### Teile der Übung
1. Fasse bitte den Absatz, der mit „Ich war damals gelangweilt“ beginnt, im Textauszug kürzer zusammen und behalte dabei seine wichtigsten Fakten bei.
2. Übersetze den Satz „Doch Groseker entschied sich für Limo.“ aus dem Textauszug ins Englische.
3. Gib den Textauszug von „Hauptsache anders Craft-Szene“ bis einschließlich „sich für Limo.“ wortgetreu wieder.

### Textauszug
/---

Hauptsache anders Craft-Szene hat die Limo entdeckt
Bremen (dpa) - Eigentlich wäre es nur konsequent gewesen, wenn Jonas Groseker ein neues Craft-Bier oder einen Gin kreiert hätte. Als gelernter Barkeeper kennt der Bremer sich mit alkoholischen Getränken bestens aus. Doch Groseker entschied sich für Limo.
"Ich war damals gelangweilt vom Limonadenmarkt", sagt der 30-Jährige. Ganz ohne Business-Plan, einfach nur aus Überzeugung legte er los, probierte unzählige Rezepturen, bis "J's Limonade" fertig war. Eine noch größere Herausforderung wird jedoch sein, sich auf dem Markt zu behaupten. Denn das Geschäft mit Erfrischungsgetränken ist knallhart.

\---

### Nachstehende Daten
/---

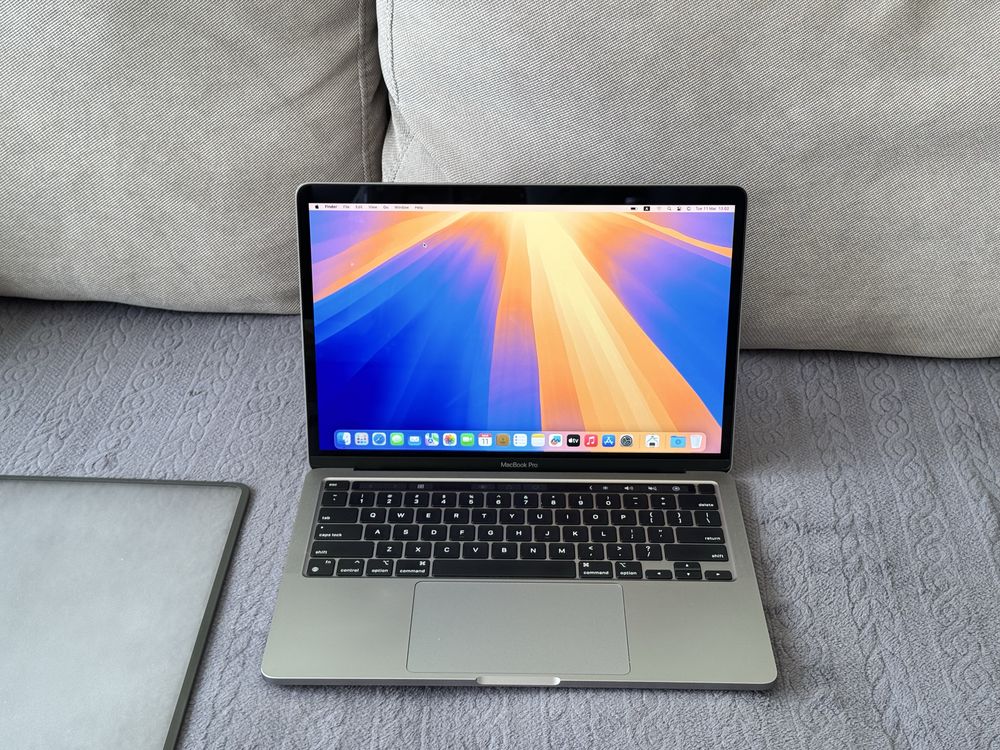 Като Нов 13.3'Macbook Pro M1/8GB Ram/256GB SSD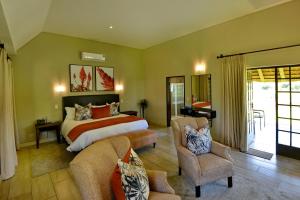 African Hills Safari Lodge & Spa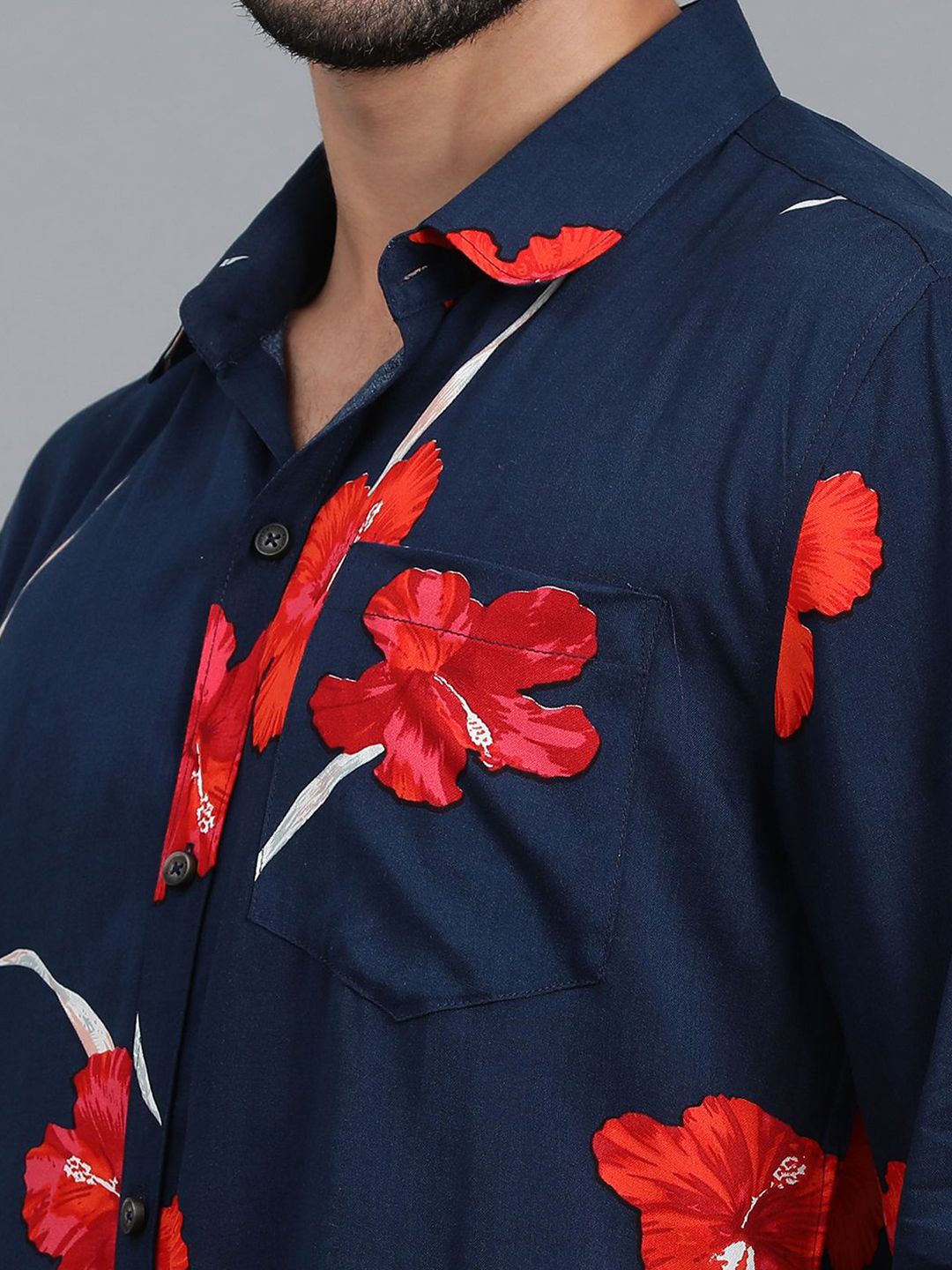 Kotty Navy Blue & Red Floral Printed Spread Collar Relaxed Fit Casual Shirt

\---

### Nummerierte Antworten
1. Der 30-Jährige war vom Limonadenmarkt gelangweilt. Ohne Business-Plan und nur aus Überzeugung probierte er unzählige Rezepturen aus, bis „J's Limonade“ fertig war. Noch schwieriger wird es, sich auf dem knallharten Markt für Erfrischungsgetränke zu behaupten.

2. But Groseker opted for lemonade.

3.
Hauptsache anders Craft-Szene hat die Limo entdeckt
Bremen (dpa) - Eigentlich wäre es nur konsequent gewesen, wenn Jonas Groseker ein neues Craft-Bier oder einen Gin kreiert hätte. Als gelernter Barkeeper kennt der Bremer sich mit alkoholischen Getränken bestens aus. Doch Groseker entschied sich für Limo.